Segment Open
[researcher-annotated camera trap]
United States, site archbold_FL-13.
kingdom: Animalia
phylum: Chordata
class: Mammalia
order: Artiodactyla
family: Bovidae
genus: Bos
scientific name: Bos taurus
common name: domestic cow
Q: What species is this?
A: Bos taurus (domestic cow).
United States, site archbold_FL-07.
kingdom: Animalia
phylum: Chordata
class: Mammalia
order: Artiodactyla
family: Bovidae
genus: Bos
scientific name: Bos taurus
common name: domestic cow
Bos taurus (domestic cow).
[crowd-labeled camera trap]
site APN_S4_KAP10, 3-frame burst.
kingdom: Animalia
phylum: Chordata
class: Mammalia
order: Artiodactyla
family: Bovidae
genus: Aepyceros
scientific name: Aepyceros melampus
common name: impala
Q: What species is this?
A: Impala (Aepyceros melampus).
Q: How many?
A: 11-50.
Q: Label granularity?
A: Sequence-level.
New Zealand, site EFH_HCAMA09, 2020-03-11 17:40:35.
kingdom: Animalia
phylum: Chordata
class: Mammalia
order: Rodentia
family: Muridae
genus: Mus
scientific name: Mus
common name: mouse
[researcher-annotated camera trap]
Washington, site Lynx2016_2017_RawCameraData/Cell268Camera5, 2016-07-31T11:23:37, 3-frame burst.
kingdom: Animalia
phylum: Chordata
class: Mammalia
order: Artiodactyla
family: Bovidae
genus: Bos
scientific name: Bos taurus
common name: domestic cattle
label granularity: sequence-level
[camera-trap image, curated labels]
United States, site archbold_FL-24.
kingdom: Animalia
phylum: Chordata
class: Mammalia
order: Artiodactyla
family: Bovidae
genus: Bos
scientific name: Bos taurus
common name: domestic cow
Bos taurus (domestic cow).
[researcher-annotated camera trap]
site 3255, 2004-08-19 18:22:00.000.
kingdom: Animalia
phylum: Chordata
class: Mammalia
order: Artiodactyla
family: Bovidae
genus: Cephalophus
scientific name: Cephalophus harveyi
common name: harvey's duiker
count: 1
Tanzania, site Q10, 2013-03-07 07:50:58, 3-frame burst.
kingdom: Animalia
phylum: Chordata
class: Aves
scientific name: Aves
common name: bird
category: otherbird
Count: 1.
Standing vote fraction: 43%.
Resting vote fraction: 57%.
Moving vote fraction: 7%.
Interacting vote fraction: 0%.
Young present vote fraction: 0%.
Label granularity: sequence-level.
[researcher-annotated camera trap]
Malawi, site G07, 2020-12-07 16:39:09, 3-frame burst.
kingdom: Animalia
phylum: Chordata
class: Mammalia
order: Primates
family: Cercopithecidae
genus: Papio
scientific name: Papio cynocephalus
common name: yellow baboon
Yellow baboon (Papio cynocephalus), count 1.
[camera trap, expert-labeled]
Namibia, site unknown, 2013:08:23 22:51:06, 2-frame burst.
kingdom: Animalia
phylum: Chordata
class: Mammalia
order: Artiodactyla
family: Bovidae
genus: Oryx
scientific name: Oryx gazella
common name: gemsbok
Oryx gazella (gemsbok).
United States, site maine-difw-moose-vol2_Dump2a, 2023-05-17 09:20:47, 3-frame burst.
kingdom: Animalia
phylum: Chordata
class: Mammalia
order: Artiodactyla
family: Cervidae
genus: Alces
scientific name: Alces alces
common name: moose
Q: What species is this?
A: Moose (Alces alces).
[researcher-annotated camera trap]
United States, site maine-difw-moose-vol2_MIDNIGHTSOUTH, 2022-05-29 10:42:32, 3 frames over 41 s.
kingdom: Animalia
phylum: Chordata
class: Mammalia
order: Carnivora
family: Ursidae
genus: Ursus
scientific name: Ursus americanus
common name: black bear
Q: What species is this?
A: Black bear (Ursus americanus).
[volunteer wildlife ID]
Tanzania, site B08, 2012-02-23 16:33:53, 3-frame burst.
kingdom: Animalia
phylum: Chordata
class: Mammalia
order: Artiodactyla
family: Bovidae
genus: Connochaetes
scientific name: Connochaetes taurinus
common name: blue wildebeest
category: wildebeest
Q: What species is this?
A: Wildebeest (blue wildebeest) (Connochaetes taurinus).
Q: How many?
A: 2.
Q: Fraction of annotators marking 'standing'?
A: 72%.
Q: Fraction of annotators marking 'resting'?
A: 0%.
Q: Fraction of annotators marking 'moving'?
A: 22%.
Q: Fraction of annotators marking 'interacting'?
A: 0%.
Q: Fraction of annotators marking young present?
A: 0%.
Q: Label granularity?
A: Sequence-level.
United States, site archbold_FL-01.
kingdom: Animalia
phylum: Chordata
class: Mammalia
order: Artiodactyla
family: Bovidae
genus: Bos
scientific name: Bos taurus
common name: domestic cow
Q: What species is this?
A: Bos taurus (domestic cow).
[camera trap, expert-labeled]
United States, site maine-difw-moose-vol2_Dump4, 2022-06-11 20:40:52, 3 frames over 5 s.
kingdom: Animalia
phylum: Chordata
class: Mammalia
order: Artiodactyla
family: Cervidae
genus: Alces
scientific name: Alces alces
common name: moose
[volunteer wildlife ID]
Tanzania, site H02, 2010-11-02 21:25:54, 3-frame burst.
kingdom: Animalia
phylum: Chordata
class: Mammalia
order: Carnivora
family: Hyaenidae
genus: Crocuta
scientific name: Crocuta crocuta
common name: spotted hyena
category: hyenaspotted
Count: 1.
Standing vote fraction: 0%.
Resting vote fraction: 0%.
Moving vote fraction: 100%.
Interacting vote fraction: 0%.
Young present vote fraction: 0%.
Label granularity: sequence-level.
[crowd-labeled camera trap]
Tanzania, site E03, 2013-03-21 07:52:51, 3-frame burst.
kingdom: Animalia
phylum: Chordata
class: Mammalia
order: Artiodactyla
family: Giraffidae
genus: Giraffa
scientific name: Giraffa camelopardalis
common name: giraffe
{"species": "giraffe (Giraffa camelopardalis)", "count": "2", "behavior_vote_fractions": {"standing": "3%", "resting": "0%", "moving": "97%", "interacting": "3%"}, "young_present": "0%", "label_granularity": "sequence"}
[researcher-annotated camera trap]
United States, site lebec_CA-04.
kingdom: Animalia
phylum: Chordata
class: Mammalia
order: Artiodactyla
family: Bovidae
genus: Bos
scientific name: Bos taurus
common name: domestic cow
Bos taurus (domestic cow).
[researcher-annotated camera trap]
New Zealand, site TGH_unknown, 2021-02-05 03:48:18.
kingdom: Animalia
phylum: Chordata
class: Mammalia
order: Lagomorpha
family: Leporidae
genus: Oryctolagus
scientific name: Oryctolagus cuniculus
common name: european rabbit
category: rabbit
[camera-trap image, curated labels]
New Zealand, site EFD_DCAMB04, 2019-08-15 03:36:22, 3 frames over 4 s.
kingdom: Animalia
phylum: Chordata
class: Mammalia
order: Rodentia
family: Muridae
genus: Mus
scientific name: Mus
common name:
Segment Closed
An exact copy of every entry is the expected result.

[researcher-annotated camera trap]
United States, site archbold_FL-13.
kingdom: Animalia
phylum: Chordata
class: Mammalia
order: Artiodactyla
family: Bovidae
genus: Bos
scientific name: Bos taurus
common name: domestic cow
Q: What species is this?
A: Bos taurus (domestic cow).
United States, site archbold_FL-07.
kingdom: Animalia
phylum: Chordata
class: Mammalia
order: Artiodactyla
family: Bovidae
genus: Bos
scientific name: Bos taurus
common name: domestic cow
Bos taurus (domestic cow).
[crowd-labeled camera trap]
site APN_S4_KAP10, 3-frame burst.
kingdom: Animalia
phylum: Chordata
class: Mammalia
order: Artiodactyla
family: Bovidae
genus: Aepyceros
scientific name: Aepyceros melampus
common name: impala
Q: What species is this?
A: Impala (Aepyceros melampus).
Q: How many?
A: 11-50.
Q: Label granularity?
A: Sequence-level.
New Zealand, site EFH_HCAMA09, 2020-03-11 17:40:35.
kingdom: Animalia
phylum: Chordata
class: Mammalia
order: Rodentia
family: Muridae
genus: Mus
scientific name: Mus
common name: mouse
[researcher-annotated camera trap]
Washington, site Lynx2016_2017_RawCameraData/Cell268Camera5, 2016-07-31T11:23:37, 3-frame burst.
kingdom: Animalia
phylum: Chordata
class: Mammalia
order: Artiodactyla
family: Bovidae
genus: Bos
scientific name: Bos taurus
common name: domestic cattle
label granularity: sequence-level
[camera-trap image, curated labels]
United States, site archbold_FL-24.
kingdom: Animalia
phylum: Chordata
class: Mammalia
order: Artiodactyla
family: Bovidae
genus: Bos
scientific name: Bos taurus
common name: domestic cow
Bos taurus (domestic cow).
[researcher-annotated camera trap]
site 3255, 2004-08-19 18:22:00.000.
kingdom: Animalia
phylum: Chordata
class: Mammalia
order: Artiodactyla
family: Bovidae
genus: Cephalophus
scientific name: Cephalophus harveyi
common name: harvey's duiker
count: 1
Tanzania, site Q10, 2013-03-07 07:50:58, 3-frame burst.
kingdom: Animalia
phylum: Chordata
class: Aves
scientific name: Aves
common name: bird
category: otherbird
Count: 1.
Standing vote fraction: 43%.
Resting vote fraction: 57%.
Moving vote fraction: 7%.
Interacting vote fraction: 0%.
Young present vote fraction: 0%.
Label granularity: sequence-level.
[researcher-annotated camera trap]
Malawi, site G07, 2020-12-07 16:39:09, 3-frame burst.
kingdom: Animalia
phylum: Chordata
class: Mammalia
order: Primates
family: Cercopithecidae
genus: Papio
scientific name: Papio cynocephalus
common name: yellow baboon
Yellow baboon (Papio cynocephalus), count 1.
[camera trap, expert-labeled]
Namibia, site unknown, 2013:08:23 22:51:06, 2-frame burst.
kingdom: Animalia
phylum: Chordata
class: Mammalia
order: Artiodactyla
family: Bovidae
genus: Oryx
scientific name: Oryx gazella
common name: gemsbok
Oryx gazella (gemsbok).
United States, site maine-difw-moose-vol2_Dump2a, 2023-05-17 09:20:47, 3-frame burst.
kingdom: Animalia
phylum: Chordata
class: Mammalia
order: Artiodactyla
family: Cervidae
genus: Alces
scientific name: Alces alces
common name: moose
Q: What species is this?
A: Moose (Alces alces).
[researcher-annotated camera trap]
United States, site maine-difw-moose-vol2_MIDNIGHTSOUTH, 2022-05-29 10:42:32, 3 frames over 41 s.
kingdom: Animalia
phylum: Chordata
class: Mammalia
order: Carnivora
family: Ursidae
genus: Ursus
scientific name: Ursus americanus
common name: black bear
Q: What species is this?
A: Black bear (Ursus americanus).
[volunteer wildlife ID]
Tanzania, site B08, 2012-02-23 16:33:53, 3-frame burst.
kingdom: Animalia
phylum: Chordata
class: Mammalia
order: Artiodactyla
family: Bovidae
genus: Connochaetes
scientific name: Connochaetes taurinus
common name: blue wildebeest
category: wildebeest
Q: What species is this?
A: Wildebeest (blue wildebeest) (Connochaetes taurinus).
Q: How many?
A: 2.
Q: Fraction of annotators marking 'standing'?
A: 72%.
Q: Fraction of annotators marking 'resting'?
A: 0%.
Q: Fraction of annotators marking 'moving'?
A: 22%.
Q: Fraction of annotators marking 'interacting'?
A: 0%.
Q: Fraction of annotators marking young present?
A: 0%.
Q: Label granularity?
A: Sequence-level.
United States, site archbold_FL-01.
kingdom: Animalia
phylum: Chordata
class: Mammalia
order: Artiodactyla
family: Bovidae
genus: Bos
scientific name: Bos taurus
common name: domestic cow
Q: What species is this?
A: Bos taurus (domestic cow).
[camera trap, expert-labeled]
United States, site maine-difw-moose-vol2_Dump4, 2022-06-11 20:40:52, 3 frames over 5 s.
kingdom: Animalia
phylum: Chordata
class: Mammalia
order: Artiodactyla
family: Cervidae
genus: Alces
scientific name: Alces alces
common name: moose
[volunteer wildlife ID]
Tanzania, site H02, 2010-11-02 21:25:54, 3-frame burst.
kingdom: Animalia
phylum: Chordata
class: Mammalia
order: Carnivora
family: Hyaenidae
genus: Crocuta
scientific name: Crocuta crocuta
common name: spotted hyena
category: hyenaspotted
Count: 1.
Standing vote fraction: 0%.
Resting vote fraction: 0%.
Moving vote fraction: 100%.
Interacting vote fraction: 0%.
Young present vote fraction: 0%.
Label granularity: sequence-level.
[crowd-labeled camera trap]
Tanzania, site E03, 2013-03-21 07:52:51, 3-frame burst.
kingdom: Animalia
phylum: Chordata
class: Mammalia
order: Artiodactyla
family: Giraffidae
genus: Giraffa
scientific name: Giraffa camelopardalis
common name: giraffe
{"species": "giraffe (Giraffa camelopardalis)", "count": "2", "behavior_vote_fractions": {"standing": "3%", "resting": "0%", "moving": "97%", "interacting": "3%"}, "young_present": "0%", "label_granularity": "sequence"}
[researcher-annotated camera trap]
United States, site lebec_CA-04.
kingdom: Animalia
phylum: Chordata
class: Mammalia
order: Artiodactyla
family: Bovidae
genus: Bos
scientific name: Bos taurus
common name: domestic cow
Bos taurus (domestic cow).
[researcher-annotated camera trap]
New Zealand, site TGH_unknown, 2021-02-05 03:48:18.
kingdom: Animalia
phylum: Chordata
class: Mammalia
order: Lagomorpha
family: Leporidae
genus: Oryctolagus
scientific name: Oryctolagus cuniculus
common name: european rabbit
category: rabbit
[camera-trap image, curated labels]
New Zealand, site EFD_DCAMB04, 2019-08-15 03:36:22, 3 frames over 4 s.
kingdom: Animalia
phylum: Chordata
class: Mammalia
order: Rodentia
family: Muridae
genus: Mus
scientific name: Mus
common name:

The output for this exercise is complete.